Texto extraído -
━━━━━━

La parábola ya habría estado completa hasta aquí sin embargo se prolonga en un segundo acto a causa de la dificultad del hombre para comprender la misericordia divina. Entra ahora en escena el hijo mayor. No comprende al padre y no acepta que goce por la vuelta de su hermano. Cuando oyó el sonido de la música y las danzas «el hijo mayor se irritó y no quería entrar». Reprocha la actitud del padre sin embargo él se muestra grande también con este hijo. Esperaba de él plena adhesión en su alegría, y se encuentra con la murmuración. Pero no repara en sus propios sentimientos, sino en el malestar del hijo. Por eso, olvidado de sí mismo, «sale a suplicarle». Le dice: «Hijo, tú estás siempre conmigo». Tiene la esperanza de que esto le baste. Si el hijo hubiera estado movido por el amor, la compañía del padre le habría bastado. Se habría alegrado con lo que se alegra el padre y se habría adherido plenamente también a la decisión de celebrar la vuelta del hermano. Pero no estaba movido por el amor. La parábola termina aquí. No nos dice cuál fue la reacción del hermano mayor: ¿Entró a la fiesta, o se obstinó en su rechazo?

 Dios es Amor

Que Dios es omnipotente y puede hacerlo todo, esto todos lo comprenden; que Dios es infinitamente sabio y todo lo sabe, también lo aceptan todos; pero que «Dios es Amor» y que es misericordioso, esto difícilmente lo comprende el hombre. Y, sin embargo, es en esto que debemos imitarlo y no en aquello. En efecto, Jesús nos dice: «Sed vosotros misericordiosos como es misericordioso vuestro Padre» (Lc 6,36). Este es el núcleo de la revelación bíblica: Dios es Amor.

San Pablo nos dice en la carta a los Corintios, que todo hombre muerto y resucitado con Cristo adquiere ontológica y espiritualmente un nuevo ser, es una «nueva criatura» en Cristo, en cuanto que el hombre viejo desaparece. Una renovación o transformación no puede ser el resultado del esfuerzo humano. Dios, mediante el don de la reconciliación, abre de par en par la puerta para que el hombre pueda reconciliarse con Dios Padre, consigo mismo y con sus hermanos. Dios confía a sus apóstoles el deber de continuar la obra de Jesucristo: ser artesanos de la reconciliación.

━━━━━━

Líneas proporcionadas -
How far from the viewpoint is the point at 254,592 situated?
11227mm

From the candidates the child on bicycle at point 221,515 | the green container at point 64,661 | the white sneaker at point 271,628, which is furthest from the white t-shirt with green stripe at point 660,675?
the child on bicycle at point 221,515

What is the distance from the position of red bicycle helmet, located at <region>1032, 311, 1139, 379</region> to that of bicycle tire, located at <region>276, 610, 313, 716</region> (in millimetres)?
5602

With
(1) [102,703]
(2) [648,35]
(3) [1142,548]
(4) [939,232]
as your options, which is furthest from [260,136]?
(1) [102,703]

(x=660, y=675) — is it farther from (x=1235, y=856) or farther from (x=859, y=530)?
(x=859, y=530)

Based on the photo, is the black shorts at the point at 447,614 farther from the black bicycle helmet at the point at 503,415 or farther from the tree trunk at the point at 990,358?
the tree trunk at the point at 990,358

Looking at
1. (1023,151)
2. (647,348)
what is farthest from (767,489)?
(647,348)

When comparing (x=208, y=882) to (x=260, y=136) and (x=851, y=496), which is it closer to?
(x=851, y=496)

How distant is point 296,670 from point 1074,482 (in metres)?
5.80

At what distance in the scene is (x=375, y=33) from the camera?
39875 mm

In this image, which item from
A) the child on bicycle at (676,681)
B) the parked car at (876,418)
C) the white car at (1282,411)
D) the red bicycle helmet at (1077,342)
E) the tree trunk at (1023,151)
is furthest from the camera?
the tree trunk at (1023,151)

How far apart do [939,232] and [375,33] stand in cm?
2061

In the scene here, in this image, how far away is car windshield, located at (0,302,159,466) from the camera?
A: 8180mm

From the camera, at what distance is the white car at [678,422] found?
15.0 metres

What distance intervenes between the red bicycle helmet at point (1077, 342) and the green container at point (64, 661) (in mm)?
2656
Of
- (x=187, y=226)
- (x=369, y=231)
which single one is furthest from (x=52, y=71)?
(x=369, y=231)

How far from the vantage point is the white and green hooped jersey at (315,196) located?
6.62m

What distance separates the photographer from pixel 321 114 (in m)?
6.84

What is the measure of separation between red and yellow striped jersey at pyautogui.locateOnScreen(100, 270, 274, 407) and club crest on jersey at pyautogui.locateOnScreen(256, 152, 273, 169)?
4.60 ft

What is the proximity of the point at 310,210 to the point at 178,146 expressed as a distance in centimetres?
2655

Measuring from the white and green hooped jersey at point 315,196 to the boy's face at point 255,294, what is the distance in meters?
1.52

━━━━━━

Tareas -
A - Transcribe del texto extraído el tramo que va desde "San Pablo nos" hasta "de la reconciliación.".
B - Enumera, en orden de aparición y sin repeticiones, todas las expresiones que el texto extraído encierra entre comillas angulares («»).

Resultados por tarea -
A -
San Pablo nos dice en la carta a los Corintios, que todo hombre muerto y resucitado con Cristo adquiere ontológica y espiritualmente un nuevo ser, es una «nueva criatura» en Cristo, en cuanto que el hombre viejo desaparece. Una renovación o transformación no puede ser el resultado del esfuerzo humano. Dios, mediante el don de la reconciliación, abre de par en par la puerta para que el hombre pueda reconciliarse con Dios Padre, consigo mismo y con sus hermanos. Dios confía a sus apóstoles el deber de continuar la obra de Jesucristo: ser artesanos de la reconciliación.

B -
- «el hijo mayor se irritó y no quería entrar»
- «sale a suplicarle»
- «Hijo, tú estás siempre conmigo»
- «Dios es Amor»
- «Sed vosotros misericordiosos como es misericordioso vuestro Padre»
- «nueva criatura»